- _Selection_
No matter how much I try to explain these things and run these situations in practice, it just never sinks in. These types of things just do not happen enough in a game for them to easily pickup some of these concepts.

Any suggestions how to get players to understand these concepts?
 
May 6, 2015
2,397
113
never heard of IFR in most 10u, what is a routine fly ball at that level?

really just going to take a lot of repetition. do you have ACs? the more the better, if they are willing to really do what you ask.

If you have enough, spend 30 minutes a practice on situations. 4-5 batters/runners, but a coach is doing the hitting. rest of team in IF (can lose pitcher if not enough girls. start clean, and build on results of each play. If possible, have one AC talk to runners on 1st, one to runners on 2nd and 3rd, one to middle infielders, another to F3, etc. combine who they talk to as needed based on number of coaches, but basically you want offense vs defense, try not to mix what a given coach is working on. to baserunners stress knowing how many outs, "holding" on fly balls with less than two (although at that level great success might come from simply running on anything but blooper to pitcher or F3, most will be dropped), running on contact with 2 outs. switch after 15-20 minutes. do not try to do this combined with BP, waste of time, too much standing.

BIG ISSUE is teaching them on what they think possibly might be foul ball, to treat it as fair until they hear "FOUL BALL" from umpire. many times seen batters/baserunners thrown tagged out because they didn't run because "I thought it was foul ball". Stress they are not even allowed to think or have opinion on fair or foul, only what the umpire thinks/decides counts, and he will NOT call fair ball (unless it is really close like a low line drive over the bag). I really stress that if they hear ball hit bat, they must react like it is hit in fair territory. if they do and it is foul, they simply have to go back to where they were, no penalty.
 
Aug 23, 2016
359
43
My DD's in 8u, and here's how her coaches handle baserunning: the coaches yell cues. So "In the air!" means stay on base. Once they leave the batter's box, they know that they have to listen to the base coaches. Coaches spent a lot of time working with them on listening to the first base coach when they're coming to first, and then picking up the third base coach as they approach second. So the coaches just tell them what to do in any situation.

When the girls are playing defense, before each batter coaches will tell each player where to throw/tag if they get the ball.

What I've seen is that telling the girls just to do what their coaches tell them to do takes some pressure off them. They don't have to worry about what to do next because they just do what the coaches say. And by the end of the season many of the girls start to put it all together - they learn the rules by playing by them.

Records
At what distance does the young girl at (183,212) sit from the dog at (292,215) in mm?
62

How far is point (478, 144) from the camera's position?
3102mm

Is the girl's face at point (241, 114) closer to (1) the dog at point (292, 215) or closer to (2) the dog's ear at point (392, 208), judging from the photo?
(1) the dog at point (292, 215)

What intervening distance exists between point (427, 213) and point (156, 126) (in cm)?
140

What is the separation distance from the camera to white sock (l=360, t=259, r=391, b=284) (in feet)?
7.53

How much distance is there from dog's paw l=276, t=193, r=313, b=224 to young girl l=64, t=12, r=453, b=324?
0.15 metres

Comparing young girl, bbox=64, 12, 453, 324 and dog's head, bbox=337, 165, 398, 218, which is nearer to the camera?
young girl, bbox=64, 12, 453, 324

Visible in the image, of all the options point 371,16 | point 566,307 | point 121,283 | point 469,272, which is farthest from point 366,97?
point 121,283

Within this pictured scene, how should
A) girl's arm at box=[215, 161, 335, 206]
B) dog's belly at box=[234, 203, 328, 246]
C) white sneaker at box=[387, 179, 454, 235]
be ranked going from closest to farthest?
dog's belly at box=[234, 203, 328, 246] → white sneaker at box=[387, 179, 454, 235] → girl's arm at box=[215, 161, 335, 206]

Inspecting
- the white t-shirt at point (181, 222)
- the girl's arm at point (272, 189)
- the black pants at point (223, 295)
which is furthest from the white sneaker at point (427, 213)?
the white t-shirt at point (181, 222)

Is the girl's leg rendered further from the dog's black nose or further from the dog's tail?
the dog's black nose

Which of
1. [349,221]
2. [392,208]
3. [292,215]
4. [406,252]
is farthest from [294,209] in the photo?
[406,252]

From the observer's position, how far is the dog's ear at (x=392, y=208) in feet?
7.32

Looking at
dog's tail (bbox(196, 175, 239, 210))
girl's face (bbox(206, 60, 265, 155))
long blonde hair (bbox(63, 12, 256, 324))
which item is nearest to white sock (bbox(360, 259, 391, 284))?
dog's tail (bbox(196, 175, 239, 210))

- _Exercise task A_
According to the softball thread, how many minutes per practice does one reply suggest spending on situations?
- _Exercise task B_
Reproduce word for word the stretch of the softball thread from "No matter how" through "of these concepts.".

- _Response A_
30 minutes.

- _Response B_
No matter how much I try to explain these things and run these situations in practice, it just never sinks in. These types of things just do not happen enough in a game for them to easily pickup some of these concepts.